Onderwijsinstellingen moeten buitenlandse netwerken promoten
ACHTERGROND - Ik zag gisteravond een prachtige documentaire over de HEMA, waarin de VPRO een jaar lang de topman Ronald van Zetten volgde. Van Zetten is al meer dan tien jaar CEO: dat is op zich al bijzonder. De manier waarop men met elkaar omgaat, doet me sterk denken aan een familiebedrijf, waarbij ook de lange termijnrelaties met leveranciers onderdeel zijn van de cultuur. Tegelijkertijd is de HEMA in handen van een buitenlandse investeerder, die snelle winsten wil, en is er stevige concurrentie van winkels die veel kortere productieketens hebben. Dat dwingt de HEMA te expanderen en te vernieuwen.

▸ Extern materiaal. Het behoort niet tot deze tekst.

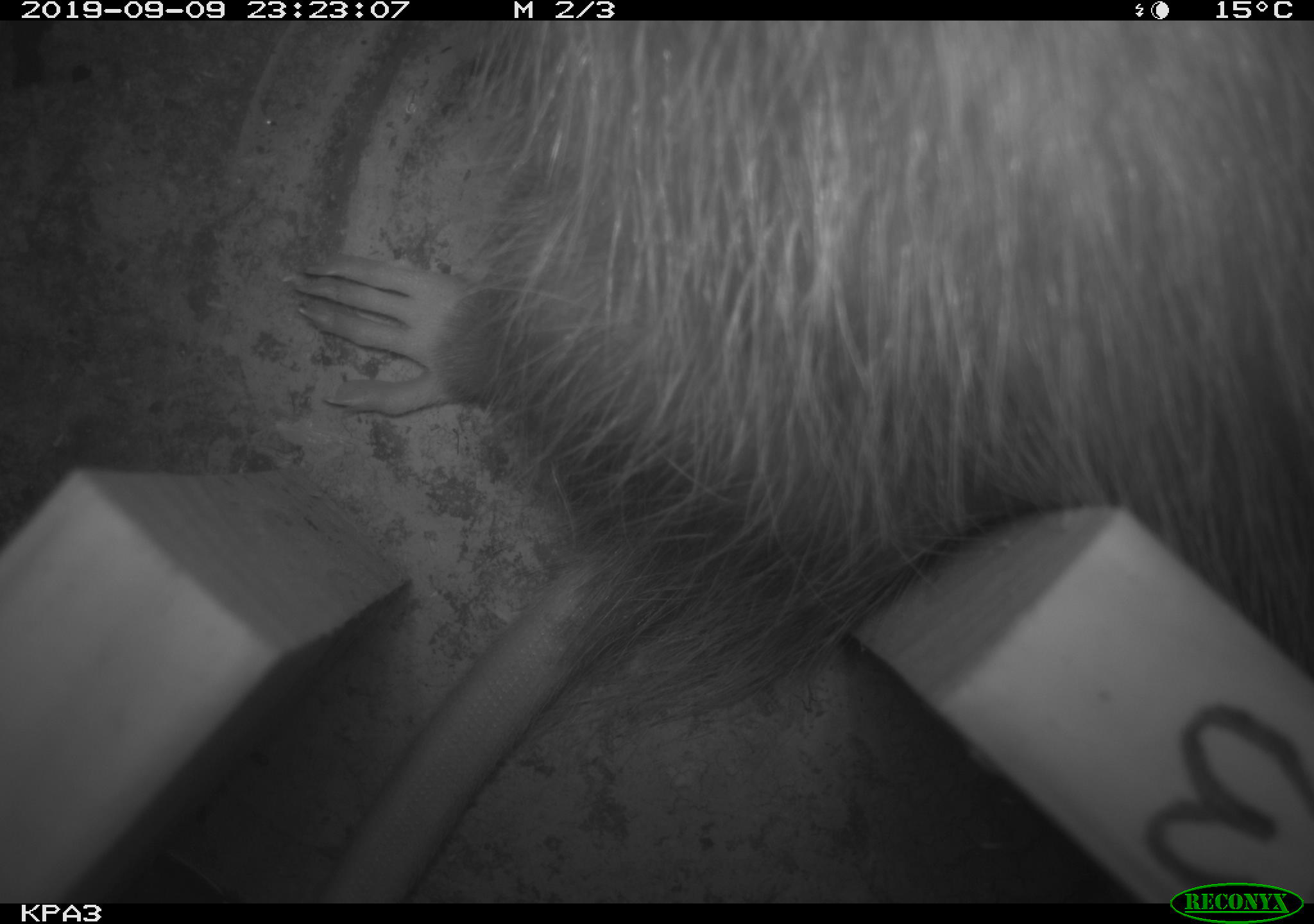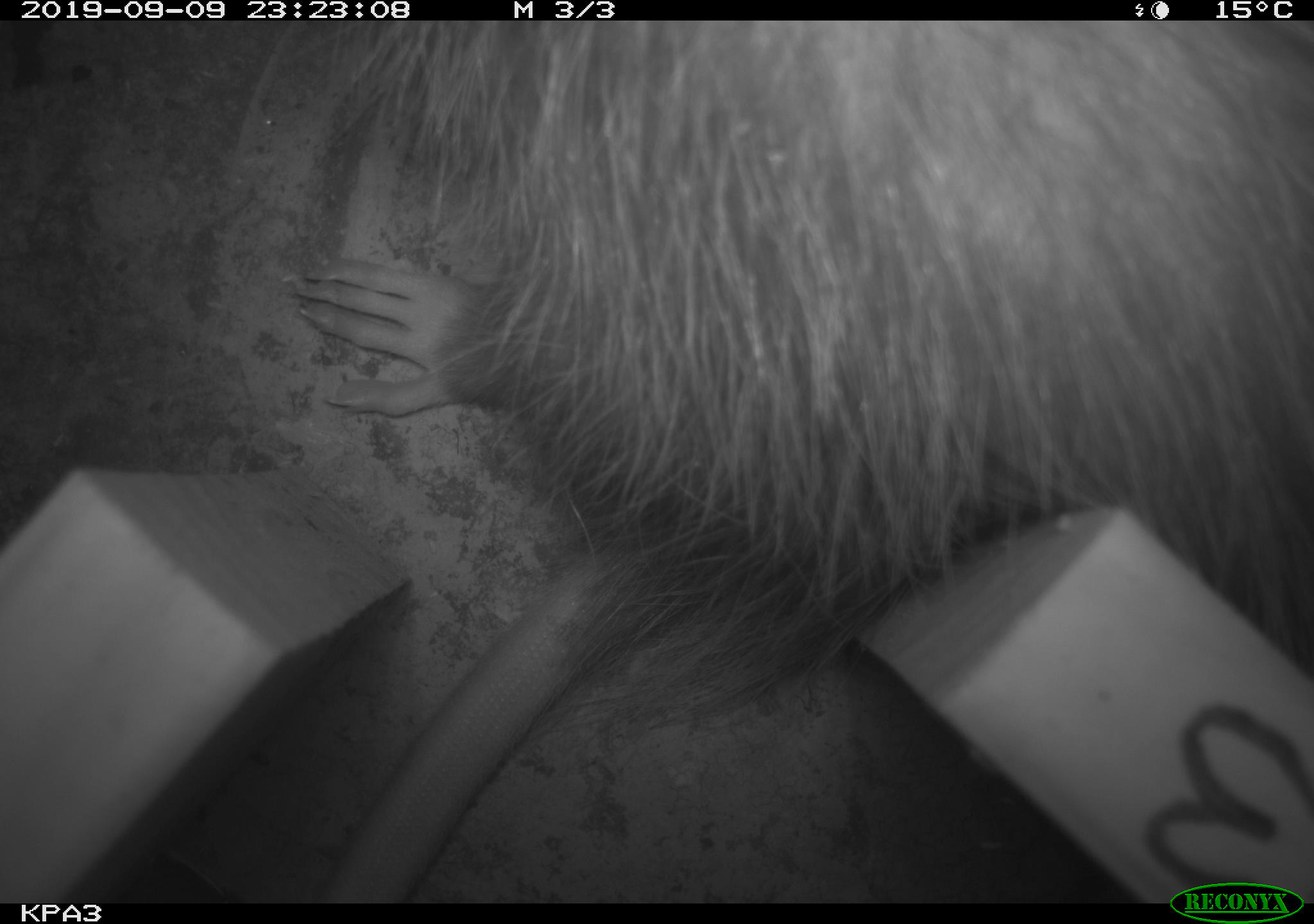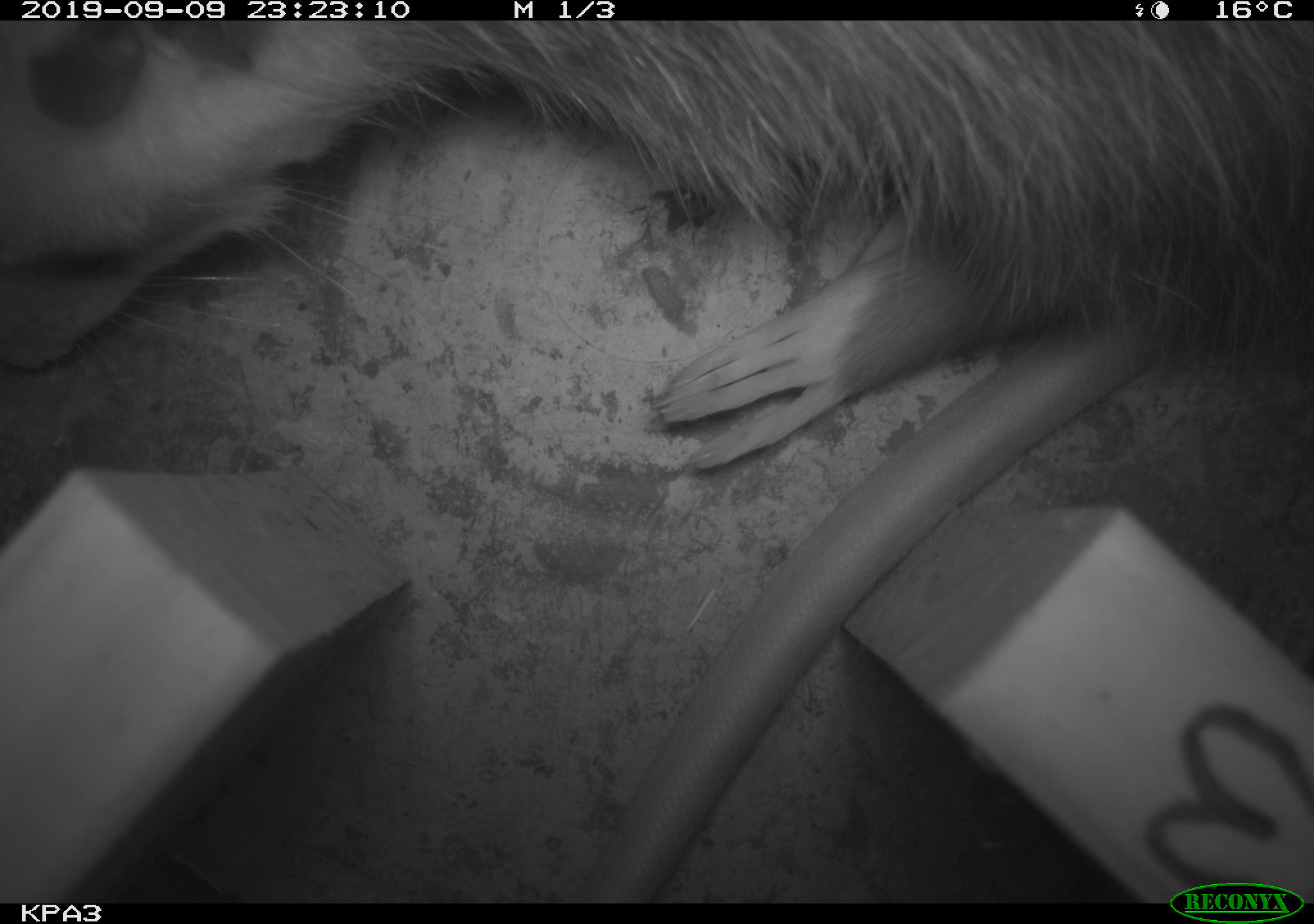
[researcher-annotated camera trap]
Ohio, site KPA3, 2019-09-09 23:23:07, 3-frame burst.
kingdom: Animalia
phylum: Chordata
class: Mammalia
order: Didelphimorphia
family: Didelphidae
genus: Didelphis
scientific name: Didelphis virginiana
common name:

We zien Van Zetten met slechts een paar medewerkers op avontuur in Frankrijk en China. De manier waarop dat dan gaat komt wat knullig over. Zo vraagt Van Zetten aan een handdoekenfabrikant of hij wil samenwerken om HEMA-winkels te openen. De beste man heeft vier grote handdoekfabrieken voor ieder werelddeel, en de HEMA is een kleine klant. Of dat nu de meest logische zakenpartner voor expansie is? In Frankrijk test men een nieuwe formule uit, zonder rookworsten, en met kleine winkels. Het gaat allemaal zeer voorzichtig, en op eigen kracht.
Dat is knap, maar met de grafiek van vandaag vroeg ik me twee zaken af:
- weten bedrijven als HEMA dat veel onderwijsinstellingen een veel groter buitenlands netwerk hebben dan zij zelf?
- waarom gebruiken bedrijven die netwerken niet veel beter?